With demographics shifting towards an older population and with more people living more active lifestyles, the number of orthopaedic injuries and disorders continues to rise. In the United States alone, there were more than 6 million fractures each year from 1992 to 1994 (Praemer et al. American Academy of Orthopaedic Surgeons 1999 182). In 1995, there were 216,000 total knee replacements, 134,000 total hip replacements, and close to 100,000 bone grafting procedures performed. Traditionally, autografts and allografts have been used by orthopaedic surgeons to repair fractures and other bone defects. However, limitations including donor-site morbidity, risk of disease transfer, potential immunogenicity, and insufficient supply has led investigators to search for alternative bone repair materials.
Since the main mineral component of bone is a complex calcium phosphate system called apatite, hydroxyapatite and other materials within the calcium phosphate family have been and continue to be extensively investigated (DeMaeyer et al. J. Biomed. Mater. Res. 2000 52:95-106; Keller, L. and Dollase, W. A. J. Biomed. Mater. Res. 2000 49:244-249; Zeng et al. Biomaterials 1999 20:443-451; Ma et al. J. Biomed. Mater. Res. 2001 54:284-293; and Duracan, C. and Brown, P. W. J. Biomed. Mater. Res. 2000 51:726-734). Further, calcium phosphate ceramics have been reported to be osteoconductive and to directly bond to bone (Jarcho, M. Clin. Orthop. Rel. Res. 1981 157:259-278; Kitsugi et al. Clin. Orthop. Rel. Res. 1988 234:280-290). In addition, calcium phosphate ceramics are believed to serve as precursors to bone apatite formation in vivo. Accordingly, the good bone compatibility of calcium phosphate ceramics is indicative of their suitability for repair or replacement of damaged or diseased bone. However, the brittleness of these materials limits their widespread use in orthopaedics, particularly in load-bearing applications.

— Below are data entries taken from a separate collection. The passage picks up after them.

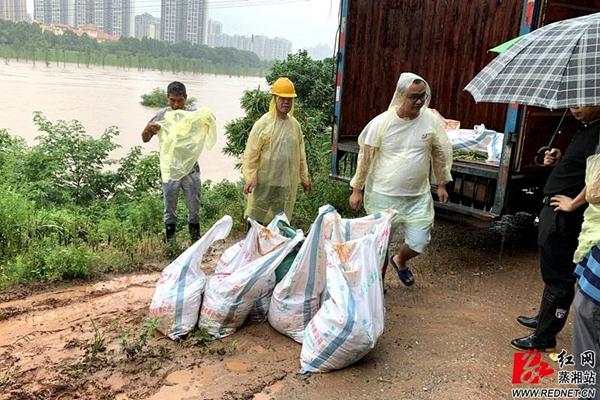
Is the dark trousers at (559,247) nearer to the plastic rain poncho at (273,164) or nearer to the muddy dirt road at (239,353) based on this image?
the muddy dirt road at (239,353)

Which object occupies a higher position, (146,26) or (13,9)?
(146,26)

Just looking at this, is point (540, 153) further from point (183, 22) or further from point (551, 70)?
point (183, 22)

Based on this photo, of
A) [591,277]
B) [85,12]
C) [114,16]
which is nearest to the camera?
[591,277]

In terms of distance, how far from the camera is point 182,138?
376 cm

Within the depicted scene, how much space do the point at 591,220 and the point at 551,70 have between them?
630mm

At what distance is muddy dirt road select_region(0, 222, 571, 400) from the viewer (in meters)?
2.20

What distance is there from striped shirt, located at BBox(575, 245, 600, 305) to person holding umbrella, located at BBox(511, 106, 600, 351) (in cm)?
34

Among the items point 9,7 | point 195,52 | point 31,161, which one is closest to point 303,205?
point 31,161

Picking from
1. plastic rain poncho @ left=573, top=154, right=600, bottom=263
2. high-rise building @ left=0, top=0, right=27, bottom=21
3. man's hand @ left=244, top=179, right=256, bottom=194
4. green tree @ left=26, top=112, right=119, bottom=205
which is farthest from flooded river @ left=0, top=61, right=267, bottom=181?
high-rise building @ left=0, top=0, right=27, bottom=21

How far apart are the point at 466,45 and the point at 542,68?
3450mm

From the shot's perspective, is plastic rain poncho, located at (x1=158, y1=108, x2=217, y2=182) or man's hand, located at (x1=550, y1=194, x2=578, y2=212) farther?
plastic rain poncho, located at (x1=158, y1=108, x2=217, y2=182)

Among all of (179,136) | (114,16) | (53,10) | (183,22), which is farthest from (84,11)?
(179,136)

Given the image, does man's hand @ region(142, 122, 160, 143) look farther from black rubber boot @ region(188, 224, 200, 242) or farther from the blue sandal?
the blue sandal

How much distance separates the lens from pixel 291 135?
11.5 ft
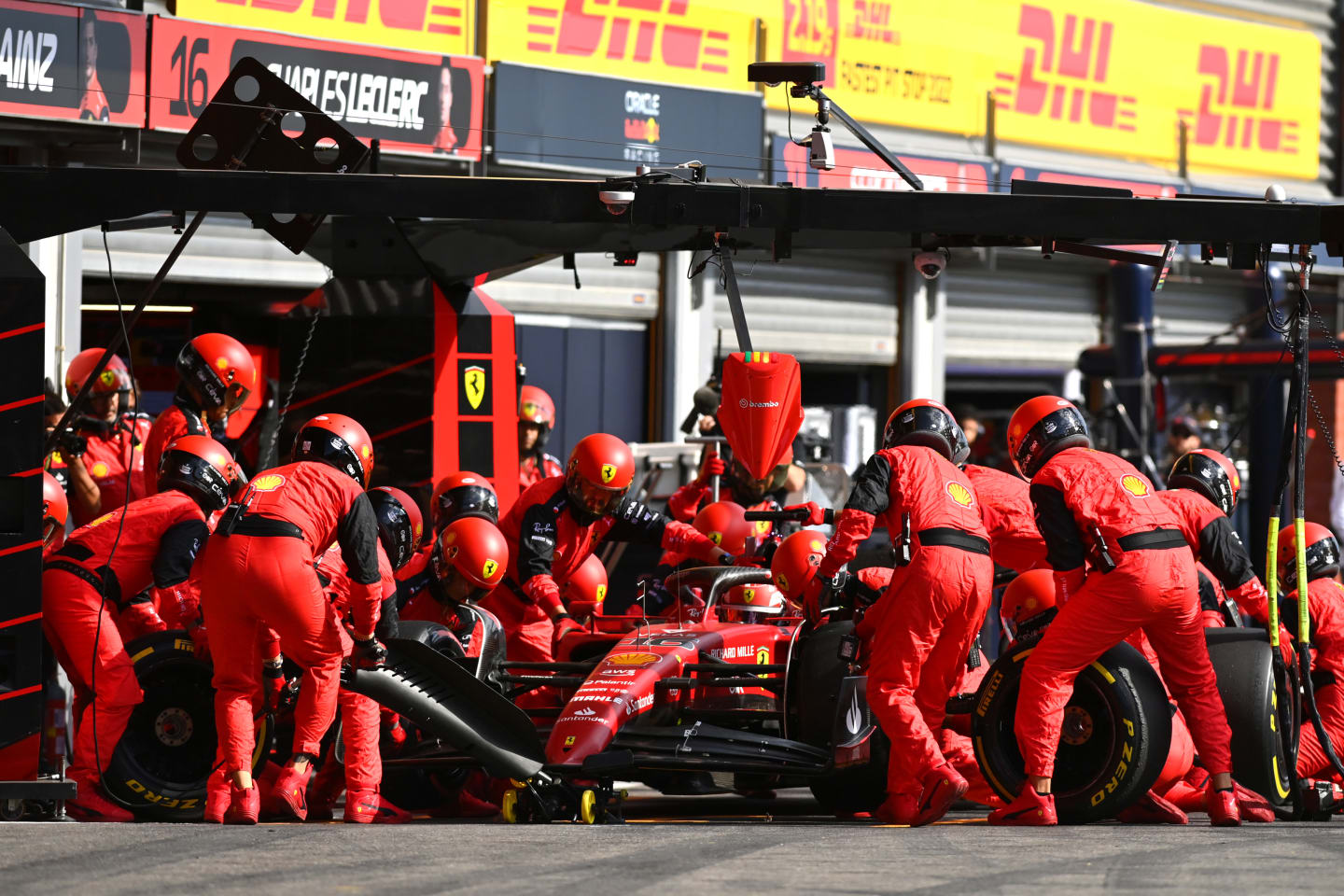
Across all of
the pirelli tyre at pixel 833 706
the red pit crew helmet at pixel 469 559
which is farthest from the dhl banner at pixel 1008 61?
the pirelli tyre at pixel 833 706

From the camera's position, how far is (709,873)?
5723 millimetres

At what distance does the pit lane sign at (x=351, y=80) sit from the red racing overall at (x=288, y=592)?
15.3ft

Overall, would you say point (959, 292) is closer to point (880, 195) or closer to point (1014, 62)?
point (1014, 62)

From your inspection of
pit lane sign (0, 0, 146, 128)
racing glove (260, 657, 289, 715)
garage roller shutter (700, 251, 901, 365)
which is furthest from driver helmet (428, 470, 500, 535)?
garage roller shutter (700, 251, 901, 365)

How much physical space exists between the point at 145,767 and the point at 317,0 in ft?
24.6

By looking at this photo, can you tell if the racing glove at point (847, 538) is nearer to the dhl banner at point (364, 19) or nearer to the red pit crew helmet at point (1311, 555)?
the red pit crew helmet at point (1311, 555)

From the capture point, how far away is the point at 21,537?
23.6ft

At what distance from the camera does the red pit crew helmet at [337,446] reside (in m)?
7.96

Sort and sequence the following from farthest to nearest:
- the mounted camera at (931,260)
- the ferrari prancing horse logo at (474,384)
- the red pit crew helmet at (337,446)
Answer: the ferrari prancing horse logo at (474,384), the mounted camera at (931,260), the red pit crew helmet at (337,446)

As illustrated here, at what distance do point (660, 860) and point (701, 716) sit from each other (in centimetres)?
211

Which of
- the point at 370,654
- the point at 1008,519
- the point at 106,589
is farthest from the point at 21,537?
the point at 1008,519

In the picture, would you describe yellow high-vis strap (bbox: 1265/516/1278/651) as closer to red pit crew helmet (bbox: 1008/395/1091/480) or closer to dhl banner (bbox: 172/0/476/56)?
red pit crew helmet (bbox: 1008/395/1091/480)

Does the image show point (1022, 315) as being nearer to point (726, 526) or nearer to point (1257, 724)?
point (726, 526)

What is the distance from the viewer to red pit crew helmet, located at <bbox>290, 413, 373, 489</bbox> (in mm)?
7961
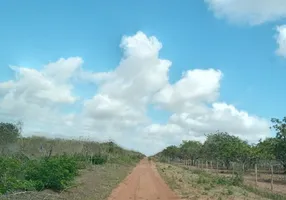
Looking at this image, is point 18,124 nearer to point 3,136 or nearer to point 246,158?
point 3,136

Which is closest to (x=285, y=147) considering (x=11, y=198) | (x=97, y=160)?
(x=97, y=160)

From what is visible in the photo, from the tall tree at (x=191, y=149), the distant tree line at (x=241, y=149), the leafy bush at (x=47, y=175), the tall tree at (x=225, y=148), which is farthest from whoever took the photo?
the tall tree at (x=191, y=149)

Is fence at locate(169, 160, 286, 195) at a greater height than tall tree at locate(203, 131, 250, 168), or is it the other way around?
tall tree at locate(203, 131, 250, 168)

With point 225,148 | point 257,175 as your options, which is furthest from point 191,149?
point 257,175

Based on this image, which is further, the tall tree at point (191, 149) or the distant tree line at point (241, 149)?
the tall tree at point (191, 149)

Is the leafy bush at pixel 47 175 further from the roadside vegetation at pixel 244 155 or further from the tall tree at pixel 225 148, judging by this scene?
the tall tree at pixel 225 148

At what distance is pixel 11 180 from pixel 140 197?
743 centimetres

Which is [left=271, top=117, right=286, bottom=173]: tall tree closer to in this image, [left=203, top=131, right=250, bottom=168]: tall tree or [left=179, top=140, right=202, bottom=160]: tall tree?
[left=203, top=131, right=250, bottom=168]: tall tree

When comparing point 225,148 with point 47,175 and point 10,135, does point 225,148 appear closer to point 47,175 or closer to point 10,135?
point 10,135

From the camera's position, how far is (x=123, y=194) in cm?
2019

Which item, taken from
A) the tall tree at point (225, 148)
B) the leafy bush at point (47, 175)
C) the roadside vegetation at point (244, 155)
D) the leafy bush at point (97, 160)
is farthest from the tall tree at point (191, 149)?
Answer: the leafy bush at point (47, 175)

Accordingly, various attempts have been made to overcome this limitation. One example has been to prepare composites of these ceramics with bioresorbable polymeric materials such as collagen and polymers of lactic acid and glycolic acid (TenHuisen et al. J. Biomed. Mater. Res. 1995 29:803-810; Yasunaga et al. J. Biomed. Mater. Res. 1999 47:412-419; Zhang et al. J. Biomed. Mater. Res. 1999 45:285-293; Devin et al. J. Biomater. Sci. Polymer. Edn. 1996 7:661-669; Boeree et al. Biomaterials 1993 14:793-796). In general, these composites are made porous in order to create a 3-dimensional scaffold that allows the ingrowth of new bone and the eventual replacement of the scaffold with new skeletal tissue (Zhang et al. J. Biomed. Mater. Res. 1999 45:285-293; Devin et al. J. Biomater. Sci. Polymer. Edn. 1996 7:661-669). In these composites, the ceramic typically comprises a calcium phosphate compound with moderate to high crystallinity (TenHuisen et al. J. Biomed. Mater. Res. 1995 29:803-810; Yasunaga et al. J. Biomed. Mater. Res. 1999 47:412-419; Zhang et al. J. Biomed. Mater. Res. 1999 45:285-293; Devin et al. J. Biomater. Sci. Polymer. Edn. 1996 7:661-669; Boeree et al. Biomaterials 1993 14:793-796).
In contrast, bone apatite is poorly crystalline and non-stoichiometric due to the presence of other ions such as magnesium and carbonate ions (Posner, A. S. and Betts, F. Acc. Chem. Res. 1975 8:273-281; Bigi et al. Calcif. Tissue Int. 1992 50:439-444). Further, crystalline forms of hydroxyapatite have been shown to resorb at a slower rate than that of new bone formation. In fact, the rate of new bone formation coincides more closely with the resorption rate of poorly crystalline or amorphous calcium phosphate ceramics (Frayssinet et al. Biomaterials 1993 14:423-429; Klein et al. J. Biomed. Mater. Res. 1983 17:769-784; Knaack et al. J. Biomed. Mater. Res. (Appl. Biomater.) 1998 43:399-409).
In the present invention, crystalline hydroxyapatite is replaced with a poorly crystalline or amorphous calcium phosphate ceramic believed to resorb concurrently with new bone growth. Also, the degradation of the amorphous calcium phosphate forms alkali products that serve to buffer the acidic degradation product of either lactic or glycolic acid in a composite of the two materials.